Wireva

Olivier Faure nie toute implication dans l'éviction de Philippe Brun de la primaire socialiste

Le premier secrétaire du PS assure n'avoir joué aucun rôle dans la suspension de Philippe Brun, député de l'Eure accusé de violences sur une ancienne collaboratrice, qui bouleverse le lancement de la primaire socialiste en vue de 2027.

Cet article a été produit avec l’aide de l’IA sous la responsabilité éditoriale de Haydamax OÜ.

Olivier Faure a fermement démenti toute responsabilité dans l'éviction de Philippe Brun de la primaire socialiste. « Je n'y suis pour rien », a déclaré le premier secrétaire du Parti socialiste, assurant qu'« il n'y a aucune volonté de ma part d'éliminer Philippe Brun ». Le député de l'Eure a été suspendu à titre conservatoire du PS en raison d'accusations de « violences sur une ancienne collaboratrice », une décision qui ébranle le processus de désignation du candidat socialiste à l'élection présidentielle de 2027.

La suspension de Philippe Brun a été prononcée à titre conservatoire, ce qui signifie qu'elle s'applique dans l'attente d'une décision définitive sur les faits reprochés. Cette mesure a mécaniquement entraîné son exclusion de la primaire socialiste, dont il était l'un des candidats déclarés. Le calendrier de la primaire s'en trouve directement affecté : la compétition devra se poursuivre sans lui, avec cinq candidats encore en lice selon les informations disponibles. Le député de l'Eure, figure montante du parti, était perçu comme un outsider capable de bousculer la ligne officielle.
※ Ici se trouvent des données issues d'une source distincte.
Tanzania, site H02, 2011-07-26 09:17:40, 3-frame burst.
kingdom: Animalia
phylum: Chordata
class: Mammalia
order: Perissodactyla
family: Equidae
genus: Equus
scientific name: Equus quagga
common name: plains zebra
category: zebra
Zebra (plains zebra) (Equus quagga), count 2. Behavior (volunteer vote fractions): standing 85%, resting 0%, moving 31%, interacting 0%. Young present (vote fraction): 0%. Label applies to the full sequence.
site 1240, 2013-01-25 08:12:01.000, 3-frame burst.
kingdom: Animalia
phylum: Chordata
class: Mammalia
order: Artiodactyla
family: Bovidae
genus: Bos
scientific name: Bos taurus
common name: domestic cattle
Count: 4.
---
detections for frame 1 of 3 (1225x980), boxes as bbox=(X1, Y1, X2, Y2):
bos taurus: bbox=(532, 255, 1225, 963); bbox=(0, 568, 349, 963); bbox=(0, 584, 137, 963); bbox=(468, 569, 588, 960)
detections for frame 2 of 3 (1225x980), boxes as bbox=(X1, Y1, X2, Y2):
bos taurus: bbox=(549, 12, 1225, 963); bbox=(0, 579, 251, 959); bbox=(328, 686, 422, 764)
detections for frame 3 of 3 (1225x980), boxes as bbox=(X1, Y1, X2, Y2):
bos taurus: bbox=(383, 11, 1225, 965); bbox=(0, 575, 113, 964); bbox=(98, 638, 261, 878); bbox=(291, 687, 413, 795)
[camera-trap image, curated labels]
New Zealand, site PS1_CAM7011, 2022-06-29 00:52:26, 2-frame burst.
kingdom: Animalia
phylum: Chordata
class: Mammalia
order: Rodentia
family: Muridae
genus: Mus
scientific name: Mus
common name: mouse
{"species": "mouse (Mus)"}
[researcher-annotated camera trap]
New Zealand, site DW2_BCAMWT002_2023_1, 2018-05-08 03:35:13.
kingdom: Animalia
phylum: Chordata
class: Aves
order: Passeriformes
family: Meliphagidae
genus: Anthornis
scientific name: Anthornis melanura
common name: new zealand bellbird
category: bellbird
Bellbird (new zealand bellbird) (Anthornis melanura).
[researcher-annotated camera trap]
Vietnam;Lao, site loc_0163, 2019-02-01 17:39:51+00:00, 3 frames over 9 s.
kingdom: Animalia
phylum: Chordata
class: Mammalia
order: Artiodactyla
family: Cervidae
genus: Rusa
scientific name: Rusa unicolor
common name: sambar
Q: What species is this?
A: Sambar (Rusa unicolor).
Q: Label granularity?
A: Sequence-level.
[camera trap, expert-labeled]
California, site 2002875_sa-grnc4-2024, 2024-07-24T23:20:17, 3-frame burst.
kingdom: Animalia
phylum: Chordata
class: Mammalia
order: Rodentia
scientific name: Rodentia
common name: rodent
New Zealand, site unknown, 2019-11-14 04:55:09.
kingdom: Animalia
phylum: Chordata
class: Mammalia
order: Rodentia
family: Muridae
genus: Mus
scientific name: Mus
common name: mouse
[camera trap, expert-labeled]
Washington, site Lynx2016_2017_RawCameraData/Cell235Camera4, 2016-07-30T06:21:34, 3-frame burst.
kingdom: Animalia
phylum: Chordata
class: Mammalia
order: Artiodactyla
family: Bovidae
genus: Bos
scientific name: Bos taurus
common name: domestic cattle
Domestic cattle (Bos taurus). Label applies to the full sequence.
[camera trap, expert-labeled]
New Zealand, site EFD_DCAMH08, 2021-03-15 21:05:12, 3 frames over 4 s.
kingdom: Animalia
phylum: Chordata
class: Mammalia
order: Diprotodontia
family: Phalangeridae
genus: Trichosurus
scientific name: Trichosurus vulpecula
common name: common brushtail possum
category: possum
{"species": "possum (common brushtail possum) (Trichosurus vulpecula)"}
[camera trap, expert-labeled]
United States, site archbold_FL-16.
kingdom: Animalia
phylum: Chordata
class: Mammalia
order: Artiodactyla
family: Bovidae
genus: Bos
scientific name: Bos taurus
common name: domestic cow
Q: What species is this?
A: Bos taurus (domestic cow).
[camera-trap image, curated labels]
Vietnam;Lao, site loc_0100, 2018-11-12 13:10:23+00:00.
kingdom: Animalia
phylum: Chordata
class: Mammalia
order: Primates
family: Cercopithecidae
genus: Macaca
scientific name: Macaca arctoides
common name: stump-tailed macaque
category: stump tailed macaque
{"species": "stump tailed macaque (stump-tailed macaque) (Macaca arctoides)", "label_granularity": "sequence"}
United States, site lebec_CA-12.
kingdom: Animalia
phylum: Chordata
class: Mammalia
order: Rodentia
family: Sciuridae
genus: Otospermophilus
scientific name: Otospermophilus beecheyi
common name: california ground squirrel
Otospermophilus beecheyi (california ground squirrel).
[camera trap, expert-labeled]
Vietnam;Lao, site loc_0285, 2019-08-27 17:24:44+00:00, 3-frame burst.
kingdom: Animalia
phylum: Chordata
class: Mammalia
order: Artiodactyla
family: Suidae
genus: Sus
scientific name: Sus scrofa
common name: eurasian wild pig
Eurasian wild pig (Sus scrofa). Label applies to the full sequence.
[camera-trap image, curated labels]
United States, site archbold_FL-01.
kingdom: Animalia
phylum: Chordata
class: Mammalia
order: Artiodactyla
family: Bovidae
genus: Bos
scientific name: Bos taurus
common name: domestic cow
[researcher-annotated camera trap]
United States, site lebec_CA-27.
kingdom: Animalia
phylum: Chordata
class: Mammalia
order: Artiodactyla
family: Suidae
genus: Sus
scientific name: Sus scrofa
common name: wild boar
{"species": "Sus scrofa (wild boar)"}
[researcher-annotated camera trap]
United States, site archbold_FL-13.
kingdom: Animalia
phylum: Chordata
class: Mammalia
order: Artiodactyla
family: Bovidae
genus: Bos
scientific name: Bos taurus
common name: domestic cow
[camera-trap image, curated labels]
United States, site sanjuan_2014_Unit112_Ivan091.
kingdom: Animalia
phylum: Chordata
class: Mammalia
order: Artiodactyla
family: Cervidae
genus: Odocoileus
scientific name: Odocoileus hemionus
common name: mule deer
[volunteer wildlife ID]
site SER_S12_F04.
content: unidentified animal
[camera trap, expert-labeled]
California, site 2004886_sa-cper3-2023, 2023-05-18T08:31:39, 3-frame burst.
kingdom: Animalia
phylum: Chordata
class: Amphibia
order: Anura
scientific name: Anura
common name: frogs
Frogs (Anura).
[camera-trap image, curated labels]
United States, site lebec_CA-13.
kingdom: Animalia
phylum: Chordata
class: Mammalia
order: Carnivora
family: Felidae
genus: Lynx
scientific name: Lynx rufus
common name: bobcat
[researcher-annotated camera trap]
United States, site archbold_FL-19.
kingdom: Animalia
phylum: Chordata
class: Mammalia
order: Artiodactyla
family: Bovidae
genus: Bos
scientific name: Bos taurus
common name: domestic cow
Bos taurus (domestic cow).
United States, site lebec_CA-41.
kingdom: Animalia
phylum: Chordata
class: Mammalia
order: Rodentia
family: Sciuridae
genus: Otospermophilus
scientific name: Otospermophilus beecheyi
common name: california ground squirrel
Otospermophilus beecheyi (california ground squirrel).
Interrogé sur franceinfo, Olivier Faure a reconnu que cette affaire constituait un coup dur pour la formation politique. « Le PS aurait pu s'épargner cette affaire », a-t-il lancé, tout en se défendant de toute manœuvre interne visant à écarter un concurrent. Le premier secrétaire a insisté sur le fait que la procédure disciplinaire avait été déclenchée par les accusations elles-mêmes, et non par une quelconque stratégie de sa part. Il s'exprimait en marge d'une manifestation en soutien aux victimes de violences sexistes et sexuelles, devant le ministère de la Justice à la Place Vendôme à Paris, où il appelait à une « loi globale » contre les violences visant les femmes et les enfants.

Cette coïncidence entre le démenti et la participation d'Olivier Faure à un rassemblement contre les violences faites aux femmes n'a pas échappé aux observateurs. Elle illustre la tension entre la gestion d'une crise interne et l'engagement affiché du parti sur les questions de société. La suspension de Philippe Brun intervient alors que le PS tente de se positionner comme force de proposition sur les droits des femmes et la lutte contre les violences sexistes et sexuelles. L'affaire pourrait compliquer ce message, en exposant les divisions et les difficultés de gestion interne du parti.

Pour l'instant, Philippe Brun n'a pas réagi publiquement à sa suspension. Les accusations portées contre lui n'ont pas été détaillées au-delà de la mention de « violences sur une ancienne collaboratrice ». Aucune information n'a été communiquée sur l'identité de la plaignante ni sur la nature exacte des faits reprochés. La procédure interne du PS devra déterminer les suites à donner à cette affaire, entre mesures disciplinaires et éventuelles conséquences judiciaires si une plainte a été déposée.

La primaire socialiste, qui devait servir de rampe de lancement pour la présidentielle de 2027, se retrouve ainsi fragilisée avant même son entrée en phase active. La présence de cinq candidats restants oblige le parti à recomposer son paysage interne et à rassurer ses militants. Olivier Faure, en niant toute intervention, cherche à préserver l'unité d'une formation déjà éprouvée par les tensions entre ses différentes sensibilités. La manière dont cette crise sera gérée pourrait peser sur la crédibilité du processus de désignation et sur la capacité du PS à parler d'une seule voix lors de l'échéance présidentielle.